October. Caleb's first real Halloween is approaching. He's too young to trick-or-treat but not too young to wear a costume, and the debate about what to dress him as has become the most contentious issue in the Abernathy household.
Ryan: 'He should be a Marine.'
Me: 'He's ten months old. He should be something cute.'
Ryan: 'Marines ARE cute.'
Me: 'A dinosaur. He should be a dinosaur.'
Ryan: 'A Marine riding a dinosaur.'
We compromised: he's going to be a pumpkin. Because pumpkins are non-political and available at Target for $12.
The blog is settling into a rhythm: one post per week, published Monday mornings. Stories and recipes, always paired. This week: Mom's recipe binder piece. How it started as one binder in Norfolk and grew to five volumes across five bases. How she wrote cards in her looping handwriting and organized them by category. How she gave me a binder of my own when I got married.
The response was the biggest yet. Five thousand views. Comments from women who said, 'I have a binder too!' and 'My grandmother had a binder!' and 'I need to start a binder.' The recipe binder, it turns out, is universal. Every family has one, whether it's a physical binder or a box of index cards or a folder on a phone. Everyone carries recipes.
I published Mom's chicken and dumplings recipe with the post. Full recipe, detailed instructions, the notes about dumpling size ('teaspoon, not tablespoon') and liquid ratios ('extra half cup of broth'). Three hundred people saved it.
Three hundred people have Mom's chicken and dumplings recipe. Three hundred kitchens will make Mom's food. The thought makes me dizzy.

......

- [What is needed]: Please carry on the text about Caleb's first Halloween and the recipe blog, beginning after its final sentence. The lines after this point have no connection to the Halloween and recipe blog text.

- [Extracted material]:
......

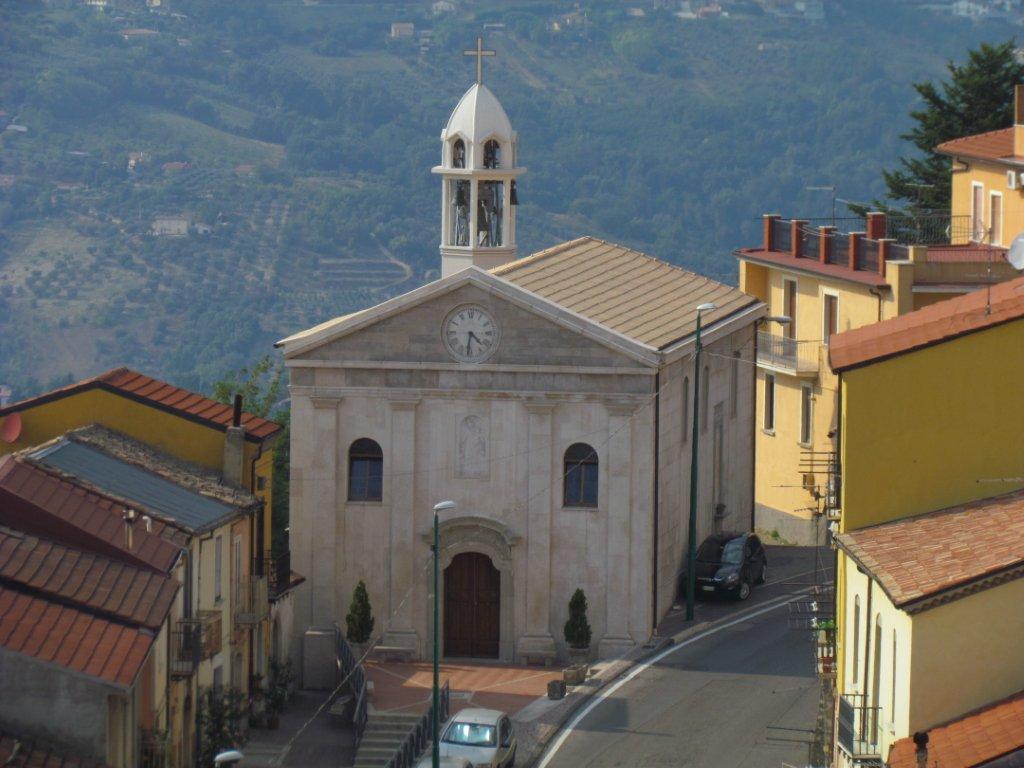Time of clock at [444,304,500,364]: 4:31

......

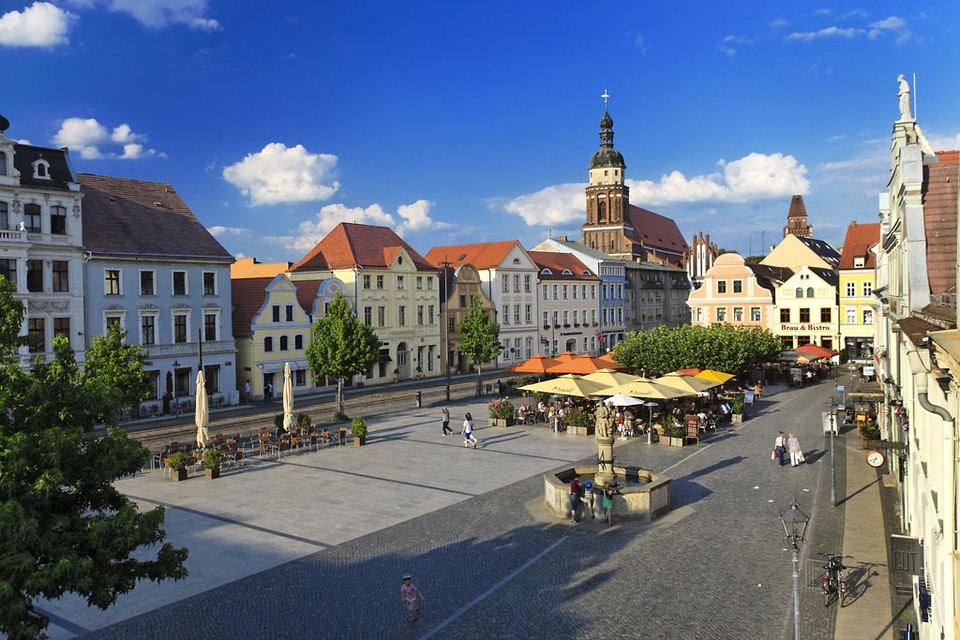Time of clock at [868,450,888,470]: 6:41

......

- [Right answer]:
Soo-Jin suggested I do a 'Cooking Through Deployment' series — a weekly series about meals that deployment wives can make alone, on budget, with minimal equipment. 'That's YOUR expertise,' she said. 'That's what nobody else writes about.'
She's right. The food blogs I see online are written by people with marble countertops and stand mixers and $200 worth of ingredients. Nobody writes about the $6 stir-fry on a two-burner base housing stove. Nobody writes about the crockpot chicken that gets you through the day because you're alone and pregnant and can't cook from scratch.
Until now.
I made Mom's chili tonight — the deployment version, the budget version, the one with cocoa powder. I photographed it. I'll write about it next week.
The blog is a thing. It's MY thing. The thing Dana said to own. The thing Carla sensed. The thing Professor Kim cultivated.
I own it now.
This is the chili I made that Tuesday night in October — Mom’s recipe, the deployment version, the one with cocoa powder stirred in because she swore it deepened everything and she was right. I didn’t have a marble countertop or a stand mixer. I had a two-burner stove and a package of tortillas and about forty minutes before Caleb woke up from his nap, and I layered the whole thing into a stack because that’s what you do when a casserole dish is the only pan big enough. I photographed it under the kitchen light, posted it the next Monday, and that was the week the “Cooking Through Deployment” series became real.
Chuck Wagon Tortilla Stack
Prep Time: 15 min | Cook Time: 35 min | Total Time: 50 min | Servings: 6
Ingredients
- 1 lb ground beef (80/20)
- 1 can (15 oz) kidney beans, drained and rinsed
- 1 can (14.5 oz) diced tomatoes, undrained
- 1 can (6 oz) tomato paste
- 1/2 cup beef broth
- 1 tbsp unsweetened cocoa powder
- 2 tsp chili powder
- 1 tsp ground cumin
- 1/2 tsp garlic powder
- 1/2 tsp onion powder
- 1/4 tsp smoked paprika
- Salt and black pepper to taste
- 6 flour tortillas (8-inch)
- 2 cups shredded sharp cheddar cheese, divided
- Sour cream and sliced green onions for serving (optional)
Instructions
- Brown the beef. In a large skillet over medium-high heat, cook ground beef, breaking it apart, until no pink remains, about 7–8 minutes. Drain excess fat.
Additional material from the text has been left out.